Desde a queda do regime de Assad, em dezembro, mais de 125 000 refugiados já regressaram à Síria, na sua maioria provenientes de países vizinhos. No entanto, as perspetivas são sombrias para estas pessoas. Mesmo antes dos acontecimentos recentes, mais de metade da população síria enfrentava insegurança alimentar, com três milhões de pessoas a sofrer de fome grave. Com muitas habitações destruídas pelo conflito, as infraestruturas de acolhimento já estão lotadas. Segundo o ACNUR, são necessários cerca de 300 milhões de euros para as pessoas que estão a regressar, para garantir alojamento, alimentos e água. Embora a UE e os Estados-Membros devam desenvolver abordagens coordenadas para facilitar o regresso seguro e voluntário dos cidadãos sírios a longo prazo, a prioridade imediata deve ser dar resposta às necessidades humanitárias do país neste contexto. Pressionar os refugiados para regressarem rapidamente a um país instável e devastado pela guerra pode, na verdade, ser contraproducente, limitando ainda mais o acesso a alimentos, energia e alojamento. Um regresso em larga escala pode também perturbar o tecido étnico e socioeconómico de regiões já frágeis. Uma abordagem equilibrada e sustentável justifica-se ainda pelo potencial contributo da diáspora síria para os esforços de reconstrução. O país necessitará de engenheiros, médicos, administradores, professores e trabalhadores manuais com níveis de competências variados. Os sírios adquiriram experiência e competências valiosas na Europa em todos os setores pertinentes, incluindo a educação, a construção e os cuidados de saúde, mas o recrutamento de perfis adequados não será fácil. Um regresso permanente também não é uma condição indispensável para contribuir para a reconstrução: as remessas provenientes da Europa podem desempenhar um papel crucial na redução da pobreza e no desenvolvimento sustentável. Através do empenho da diáspora, os sírios residentes na Europa poderão também ajudar a reforçar os laços diplomáticos e culturais entre a UE e a Síria pós-Assad.

No entanto, os Estados-Membros podem ter dificuldade em adotar uma abordagem equilibrada, não prosseguindo uma agenda coordenada.
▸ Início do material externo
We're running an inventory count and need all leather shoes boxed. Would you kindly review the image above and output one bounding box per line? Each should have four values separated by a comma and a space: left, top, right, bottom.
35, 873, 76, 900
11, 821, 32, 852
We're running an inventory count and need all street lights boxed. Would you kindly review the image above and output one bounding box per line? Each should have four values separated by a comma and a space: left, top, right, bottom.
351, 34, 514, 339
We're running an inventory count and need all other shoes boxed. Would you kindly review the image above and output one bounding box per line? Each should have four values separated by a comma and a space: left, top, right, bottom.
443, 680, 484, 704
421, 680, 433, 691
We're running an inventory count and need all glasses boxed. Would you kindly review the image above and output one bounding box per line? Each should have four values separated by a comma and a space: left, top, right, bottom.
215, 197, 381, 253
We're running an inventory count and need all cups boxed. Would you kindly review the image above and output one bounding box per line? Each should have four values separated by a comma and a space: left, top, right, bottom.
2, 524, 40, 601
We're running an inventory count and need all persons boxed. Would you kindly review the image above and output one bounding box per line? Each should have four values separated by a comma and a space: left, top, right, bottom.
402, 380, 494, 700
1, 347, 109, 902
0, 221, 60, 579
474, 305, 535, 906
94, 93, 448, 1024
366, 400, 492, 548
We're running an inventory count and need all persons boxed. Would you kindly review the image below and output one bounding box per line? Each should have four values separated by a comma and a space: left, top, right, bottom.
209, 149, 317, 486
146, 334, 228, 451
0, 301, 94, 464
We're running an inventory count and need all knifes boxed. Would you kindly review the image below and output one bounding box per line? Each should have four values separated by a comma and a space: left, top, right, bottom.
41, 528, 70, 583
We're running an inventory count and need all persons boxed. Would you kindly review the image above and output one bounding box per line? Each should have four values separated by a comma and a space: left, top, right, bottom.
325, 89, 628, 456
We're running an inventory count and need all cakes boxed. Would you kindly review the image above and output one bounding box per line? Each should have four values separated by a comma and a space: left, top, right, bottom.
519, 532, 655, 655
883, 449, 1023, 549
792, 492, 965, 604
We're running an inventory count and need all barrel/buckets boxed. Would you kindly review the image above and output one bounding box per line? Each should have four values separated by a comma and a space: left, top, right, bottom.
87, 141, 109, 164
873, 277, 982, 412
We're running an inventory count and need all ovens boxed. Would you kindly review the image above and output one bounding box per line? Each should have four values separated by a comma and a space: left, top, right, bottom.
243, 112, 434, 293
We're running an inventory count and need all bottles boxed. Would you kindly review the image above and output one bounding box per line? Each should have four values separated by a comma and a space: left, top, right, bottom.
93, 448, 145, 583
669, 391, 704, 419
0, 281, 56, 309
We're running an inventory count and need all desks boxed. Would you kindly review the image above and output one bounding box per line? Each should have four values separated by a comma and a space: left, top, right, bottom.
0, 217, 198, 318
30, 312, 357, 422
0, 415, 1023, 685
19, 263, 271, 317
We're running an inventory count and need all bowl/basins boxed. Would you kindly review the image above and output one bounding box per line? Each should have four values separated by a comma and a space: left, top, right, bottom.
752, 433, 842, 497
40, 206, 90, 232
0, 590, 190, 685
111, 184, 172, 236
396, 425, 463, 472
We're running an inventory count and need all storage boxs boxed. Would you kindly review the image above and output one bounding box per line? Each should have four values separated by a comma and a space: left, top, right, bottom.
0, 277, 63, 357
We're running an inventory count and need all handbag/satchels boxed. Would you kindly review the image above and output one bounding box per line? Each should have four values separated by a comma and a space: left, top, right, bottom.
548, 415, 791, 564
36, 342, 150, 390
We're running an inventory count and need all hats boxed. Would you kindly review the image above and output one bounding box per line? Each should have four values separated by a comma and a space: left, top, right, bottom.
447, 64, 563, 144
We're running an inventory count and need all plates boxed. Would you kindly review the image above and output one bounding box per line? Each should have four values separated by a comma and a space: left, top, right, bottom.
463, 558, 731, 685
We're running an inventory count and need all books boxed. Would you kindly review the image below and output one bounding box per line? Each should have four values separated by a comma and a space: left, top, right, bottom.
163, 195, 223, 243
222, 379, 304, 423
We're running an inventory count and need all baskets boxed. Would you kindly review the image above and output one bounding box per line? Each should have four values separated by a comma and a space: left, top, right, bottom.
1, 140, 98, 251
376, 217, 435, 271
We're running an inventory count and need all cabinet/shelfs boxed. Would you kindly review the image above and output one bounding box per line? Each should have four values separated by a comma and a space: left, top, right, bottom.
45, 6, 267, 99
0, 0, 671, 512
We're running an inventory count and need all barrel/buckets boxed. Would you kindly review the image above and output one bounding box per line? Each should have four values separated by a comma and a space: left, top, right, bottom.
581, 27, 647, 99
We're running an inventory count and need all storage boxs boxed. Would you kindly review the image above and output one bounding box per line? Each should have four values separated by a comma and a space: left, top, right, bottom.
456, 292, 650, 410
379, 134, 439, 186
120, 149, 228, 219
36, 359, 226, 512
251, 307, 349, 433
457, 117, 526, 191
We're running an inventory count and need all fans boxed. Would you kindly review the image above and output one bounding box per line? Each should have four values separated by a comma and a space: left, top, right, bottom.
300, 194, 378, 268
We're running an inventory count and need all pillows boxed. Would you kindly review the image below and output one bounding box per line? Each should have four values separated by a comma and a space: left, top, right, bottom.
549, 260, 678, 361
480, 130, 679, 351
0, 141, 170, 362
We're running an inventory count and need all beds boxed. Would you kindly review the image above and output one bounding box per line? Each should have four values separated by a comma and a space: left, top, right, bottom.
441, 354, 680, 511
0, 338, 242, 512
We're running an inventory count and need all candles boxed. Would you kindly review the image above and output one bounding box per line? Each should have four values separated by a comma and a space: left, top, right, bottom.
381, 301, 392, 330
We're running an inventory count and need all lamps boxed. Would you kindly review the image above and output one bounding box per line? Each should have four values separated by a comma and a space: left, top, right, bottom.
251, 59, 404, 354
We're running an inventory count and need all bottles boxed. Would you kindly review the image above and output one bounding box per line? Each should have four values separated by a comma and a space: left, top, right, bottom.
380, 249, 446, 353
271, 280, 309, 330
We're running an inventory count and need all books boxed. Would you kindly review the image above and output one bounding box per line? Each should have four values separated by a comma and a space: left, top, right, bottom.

Alguns países poderão dar prioridade à estabilidade a longo prazo e à reconstrução da Síria, permitindo que os regressos ocorram espontaneamente, ao passo que outros poderão acelerar a oferta de incentivos financeiros para o regresso voluntário ou até rever sistematicamente o estatuto dos cidadãos sírios logo que a situação humanitária melhore, mesmo que apenas ligeiramente. Porém, uma revisão sistemática do estatuto de refugiado enfrentará obstáculos jurídicos significativos e comportará custos financeiros e administrativos consideráveis. Entretanto, quaisquer incentivos ao regresso deverão ter em conta que a maioria dos sírios deslocados na Europa está estabelecida perenemente, uma vez que mais de 300 000 sírios adquiriram a cidadania da UE. Ao mesmo tempo, as más perspetivas económicas e laborais do país podem desencorajar o regresso até dos mais motivados. Uma questão fundamental neste contexto será decidir se os sírios terão autorização para participar nos chamados «movimentos pendulares» – regressar por períodos limitados, continuando os países de acolhimento europeus a oferecer oportunidades sustentáveis para um regresso mais permanente. Estas questões farão inevitavelmente parte dos debates mais amplos sobre a política de migração da UE. As futuras negociações sobre a proposta de reforma da Diretiva Regresso, que a Comissão Europeia deverá apresentar em breve, poderão beneficiar de uma dinâmica decisiva em função da evolução dos debates sobre o regresso de cidadãos sírios. No entanto, a reforma da diretiva pode igualmente levar a novas clivagens entre os Estados-Membros da UE. Uma vez que as políticas de migração devem ser totalmente repensadas para responder eficazmente aos desafios atuais, a posição da UE sobre os cidadãos sírios deslocados é suscetível de constituir um primeiro ponto de viragem decisivo no novo ciclo.